**Available data**

--------------------------------

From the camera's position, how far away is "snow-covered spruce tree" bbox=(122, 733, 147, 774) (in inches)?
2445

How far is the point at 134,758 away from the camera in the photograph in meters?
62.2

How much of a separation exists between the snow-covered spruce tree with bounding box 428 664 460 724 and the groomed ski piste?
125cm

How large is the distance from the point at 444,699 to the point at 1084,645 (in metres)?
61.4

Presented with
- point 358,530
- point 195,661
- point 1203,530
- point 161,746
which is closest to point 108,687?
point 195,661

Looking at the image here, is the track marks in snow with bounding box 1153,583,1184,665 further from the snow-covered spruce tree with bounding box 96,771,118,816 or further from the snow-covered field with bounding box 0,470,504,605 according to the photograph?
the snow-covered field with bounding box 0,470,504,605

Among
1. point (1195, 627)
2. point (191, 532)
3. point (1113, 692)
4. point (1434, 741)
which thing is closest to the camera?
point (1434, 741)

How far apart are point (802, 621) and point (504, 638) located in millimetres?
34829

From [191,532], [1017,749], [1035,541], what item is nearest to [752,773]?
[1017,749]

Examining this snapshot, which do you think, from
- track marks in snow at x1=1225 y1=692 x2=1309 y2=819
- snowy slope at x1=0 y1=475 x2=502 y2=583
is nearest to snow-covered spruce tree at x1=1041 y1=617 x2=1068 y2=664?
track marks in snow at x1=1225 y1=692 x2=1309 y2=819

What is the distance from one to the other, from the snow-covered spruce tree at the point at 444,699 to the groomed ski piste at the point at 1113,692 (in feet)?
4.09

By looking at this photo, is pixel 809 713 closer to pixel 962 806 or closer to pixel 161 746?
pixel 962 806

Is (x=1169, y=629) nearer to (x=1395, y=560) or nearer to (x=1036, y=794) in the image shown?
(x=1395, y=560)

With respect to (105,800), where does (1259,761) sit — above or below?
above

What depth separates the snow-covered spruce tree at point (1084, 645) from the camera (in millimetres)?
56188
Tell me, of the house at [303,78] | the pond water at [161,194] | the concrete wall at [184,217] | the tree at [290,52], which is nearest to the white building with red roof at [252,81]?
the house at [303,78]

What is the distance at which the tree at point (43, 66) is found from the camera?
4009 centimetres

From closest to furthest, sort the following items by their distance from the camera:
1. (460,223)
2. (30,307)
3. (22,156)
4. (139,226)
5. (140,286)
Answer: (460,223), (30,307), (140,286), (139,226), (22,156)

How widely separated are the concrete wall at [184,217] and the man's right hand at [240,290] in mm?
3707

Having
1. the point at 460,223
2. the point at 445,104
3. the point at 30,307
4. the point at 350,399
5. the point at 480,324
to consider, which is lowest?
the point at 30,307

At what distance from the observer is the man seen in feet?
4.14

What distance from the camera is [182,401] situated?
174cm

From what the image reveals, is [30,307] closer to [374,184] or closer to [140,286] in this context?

--------------------------------

**What the exercise asks**
Rewrite all of the lines above, changing every instance of "snow-covered spruce tree" to "snowy pine tree" and leaving everything else untouched.

**Task answer**
From the camera's position, how far away is "snowy pine tree" bbox=(122, 733, 147, 774) (in inches)?
2445

How far is the point at 134,758 away from the camera in the photograph in meters?
62.2

How much of a separation exists between the snowy pine tree with bounding box 428 664 460 724 and the groomed ski piste?
125cm

How large is the distance from the point at 444,699 to the point at 1084,645 (in metres)?
61.4

Presented with
- point 358,530
- point 195,661
- point 1203,530
- point 161,746
which is closest to point 108,687?
point 195,661

Looking at the image here, is the track marks in snow with bounding box 1153,583,1184,665 further from the snowy pine tree with bounding box 96,771,118,816 or further from the snow-covered field with bounding box 0,470,504,605 according to the photograph?
the snow-covered field with bounding box 0,470,504,605

Among
1. point (1195, 627)
2. point (191, 532)
3. point (1113, 692)
4. point (1434, 741)
which thing is closest to the camera?
point (1434, 741)

How far apart are point (802, 621) and point (504, 638) located in millimetres?
34829

From [191,532], [1017,749], [1035,541], what item is nearest to [752,773]?
[1017,749]

Examining this snapshot, which do you think, from
- track marks in snow at x1=1225 y1=692 x2=1309 y2=819
- snowy slope at x1=0 y1=475 x2=502 y2=583
is nearest to snowy pine tree at x1=1041 y1=617 x2=1068 y2=664?
track marks in snow at x1=1225 y1=692 x2=1309 y2=819

What is the distance from one to the other, from the snowy pine tree at the point at 444,699 to the groomed ski piste at the point at 1113,692 (in feet)?
4.09

By looking at this photo, is pixel 809 713 closer to pixel 962 806 or closer to pixel 161 746?
pixel 962 806

Is (x=1169, y=629) nearer to (x=1395, y=560) or nearer to (x=1036, y=794) in the image shown?
(x=1395, y=560)

With respect to (105,800), where does (1259,761) sit — above or below?
above

What depth separates the snowy pine tree at point (1084, 645) from the camera (in millimetres)?
56188
Tell me, of the house at [303,78] | the pond water at [161,194] | the concrete wall at [184,217] | the tree at [290,52], which is nearest to the white building with red roof at [252,81]?
the house at [303,78]

What is the distance at which the tree at point (43, 66) is found from the camera?
4009 centimetres

From closest to furthest, sort the following items by their distance from the camera:
1. (460,223)
2. (30,307)
3. (22,156)
4. (139,226)
5. (140,286)
Answer: (460,223), (30,307), (140,286), (139,226), (22,156)

How widely separated are the concrete wall at [184,217] and the man's right hand at [240,290] in mm?
3707

Having
1. the point at 460,223
2. the point at 445,104
3. the point at 30,307
4. the point at 350,399
5. the point at 480,324
to consider, which is lowest?
the point at 30,307

At what distance from the observer is the man seen in feet?
4.14

What distance from the camera is [182,401] situated?
174cm

From what the image reveals, is [30,307] closer to [374,184] or closer to [140,286] in this context?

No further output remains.